Un caso singular en esta cartografía literaria de los horrores de la Reconcentración es el del puertorriqueño Ramón Emeterio Betances, en un texto donde se dan la mano la burla quevediana, el choteo criollo y la crítica explícita a la indiferencia de los gobiernos europeos ante semejante política criminal. Otro texto de interés es el drama de Félix Zahonet rotulado Los fosos de Weyler o la reconcentración, que se inscribe dentro del relato testimonial y es explorado con extensión dentro del corpus del ensayo. Completan este repertorio la novela de Waldo Insua Últimos días de España en Cuba, de 1901, que reseña aspectos de la política y la vida urbana de aquellos momentos, con una indudable filiación autonomista; la fábula La Insurrección de Luis Rodríguez Embil, aparecida en París en 1910, que desplaza la mirada al ámbito rural con tintes románticos, y otras creaciones de diversa filiación estética y credo político, entre las que sobresalen poemas, artículos de prensa, coplas satíricas: “Mi querido Valeriano / cuando te vayas de aquí / te llamarás Valerí porque habrás perdido el … (copla guajira)”; folletos propagandísticos y libros de historia comparada, como es el caso del estudio de Emilio Roig de Leuschenring, Weyler en Cuba. Un precursor de la barbarie fascista, de 1947, en que el historiador habanero asemeja la brutalidad de Weyler con “los salvajes crímenes del nazismo alemán y el falangismo franquista español”.

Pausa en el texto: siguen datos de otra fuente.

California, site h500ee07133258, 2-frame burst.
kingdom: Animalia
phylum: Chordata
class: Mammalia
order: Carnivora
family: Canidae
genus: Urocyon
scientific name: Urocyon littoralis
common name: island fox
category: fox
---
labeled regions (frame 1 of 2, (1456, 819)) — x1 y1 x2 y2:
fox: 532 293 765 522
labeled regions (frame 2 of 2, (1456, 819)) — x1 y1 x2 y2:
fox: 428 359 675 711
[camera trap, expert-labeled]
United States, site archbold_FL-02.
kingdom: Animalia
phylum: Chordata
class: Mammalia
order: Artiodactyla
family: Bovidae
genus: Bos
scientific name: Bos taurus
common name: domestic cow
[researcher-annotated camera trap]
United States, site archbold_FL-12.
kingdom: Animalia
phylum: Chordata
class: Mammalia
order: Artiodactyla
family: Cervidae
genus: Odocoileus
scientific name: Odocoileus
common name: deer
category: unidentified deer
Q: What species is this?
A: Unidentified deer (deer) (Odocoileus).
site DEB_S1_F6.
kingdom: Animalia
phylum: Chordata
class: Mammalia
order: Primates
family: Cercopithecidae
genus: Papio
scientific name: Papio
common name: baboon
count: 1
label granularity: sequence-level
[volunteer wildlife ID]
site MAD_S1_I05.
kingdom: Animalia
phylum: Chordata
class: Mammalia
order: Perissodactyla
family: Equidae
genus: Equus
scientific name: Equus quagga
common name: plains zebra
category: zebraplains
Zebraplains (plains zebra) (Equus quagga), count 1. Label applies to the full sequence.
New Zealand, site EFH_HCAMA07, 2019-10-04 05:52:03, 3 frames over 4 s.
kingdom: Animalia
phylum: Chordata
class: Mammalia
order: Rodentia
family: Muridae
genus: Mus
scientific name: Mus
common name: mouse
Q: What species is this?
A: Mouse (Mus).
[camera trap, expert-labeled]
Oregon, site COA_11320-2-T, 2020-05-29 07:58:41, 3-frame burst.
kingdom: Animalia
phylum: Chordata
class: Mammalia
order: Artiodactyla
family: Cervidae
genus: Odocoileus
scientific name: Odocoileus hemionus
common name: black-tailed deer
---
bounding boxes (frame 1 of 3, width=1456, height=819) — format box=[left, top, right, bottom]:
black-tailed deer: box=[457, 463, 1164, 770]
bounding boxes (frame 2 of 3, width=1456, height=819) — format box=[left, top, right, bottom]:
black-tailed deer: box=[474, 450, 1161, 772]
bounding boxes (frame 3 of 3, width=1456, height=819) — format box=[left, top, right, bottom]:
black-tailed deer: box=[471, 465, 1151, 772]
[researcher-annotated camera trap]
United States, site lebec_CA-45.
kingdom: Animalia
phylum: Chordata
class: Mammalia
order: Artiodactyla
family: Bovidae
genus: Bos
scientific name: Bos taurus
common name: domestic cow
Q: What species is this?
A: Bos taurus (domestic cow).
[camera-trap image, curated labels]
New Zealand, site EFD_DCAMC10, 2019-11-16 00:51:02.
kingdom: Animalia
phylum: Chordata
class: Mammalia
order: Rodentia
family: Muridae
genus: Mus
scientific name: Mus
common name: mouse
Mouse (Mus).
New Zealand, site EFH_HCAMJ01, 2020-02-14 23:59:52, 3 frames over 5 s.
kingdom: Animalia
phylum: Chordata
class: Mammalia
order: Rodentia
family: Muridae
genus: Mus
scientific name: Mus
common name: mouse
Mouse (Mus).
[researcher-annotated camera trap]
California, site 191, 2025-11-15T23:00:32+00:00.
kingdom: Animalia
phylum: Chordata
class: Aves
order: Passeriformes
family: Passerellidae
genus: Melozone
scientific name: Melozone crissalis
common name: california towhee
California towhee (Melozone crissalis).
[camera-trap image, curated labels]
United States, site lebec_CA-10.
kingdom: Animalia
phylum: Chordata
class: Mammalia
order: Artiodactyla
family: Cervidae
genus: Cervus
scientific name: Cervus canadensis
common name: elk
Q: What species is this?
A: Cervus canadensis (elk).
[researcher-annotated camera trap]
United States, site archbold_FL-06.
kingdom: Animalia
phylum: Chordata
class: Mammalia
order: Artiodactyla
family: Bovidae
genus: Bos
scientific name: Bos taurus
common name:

Otros historiadores de talante nacionalista como Vidal Morales, Elías Entralgo, Fernando Portuondo y Manuel Moreno Fraginals también frecuentaron estos terribles hechos en artículos, opúsculos y libros de divulgación histórica. Finalmente, el asunto reaparece, con mayor o menor énfasis, en ficciones como las de Alberto Guerra, Abilio Estévez o Reinaldo Montero, cuyas lecturas remiten a problemáticas sensibles de la Cuba contemporánea. El arte pictórico y el cine también se interesaron, si bien en diferente medida que la literatura, en narrar desde sus respectivos códigos estéticos la oprobiosa política de Weyler. De ello dan fe un cuadro, hoy perdido, de Leopoldo Romañach y la cinta La manigua, de Enrique Díaz Quesada, filmada en 1915, así como un par de películas recientes en coproducción hispano-cubana y los ingeniosos y combativos animados de Juan Padrón, que aluden en tono burlesco a “Elpidio Valdés y la abuelita de Weyler”. En sus palabras finales, Zaida Capote nos propone realizar un ejercicio de meditación histórica sobre aquellos dramáticos sucesos, a modo de exorcismo colectivo frente a la desmemoria y el olvido:

La recurrencia de la reconcentración demuestra la necesidad de reflexión y recuerdo. A pesar de ser un episodio de la historia de Cuba que se estudia en la escuela, urge dedicar un memorial a honrar a sus víctimas y divulgar con más ahínco aquella historia. Un monumento, un museo, un parque que reúna la información ahora dispersa en las salas de algunos de nuestros museos históricos, serviría para rememorar y honrar también a quienes emplearon fuerzas y bienes en aliviar el sufrimiento de tantos cubanos. Es preciso recordar aquel episodio sin descanso, porque la huella potente y dolorosa de aquella «herida profunda» todavía pervive.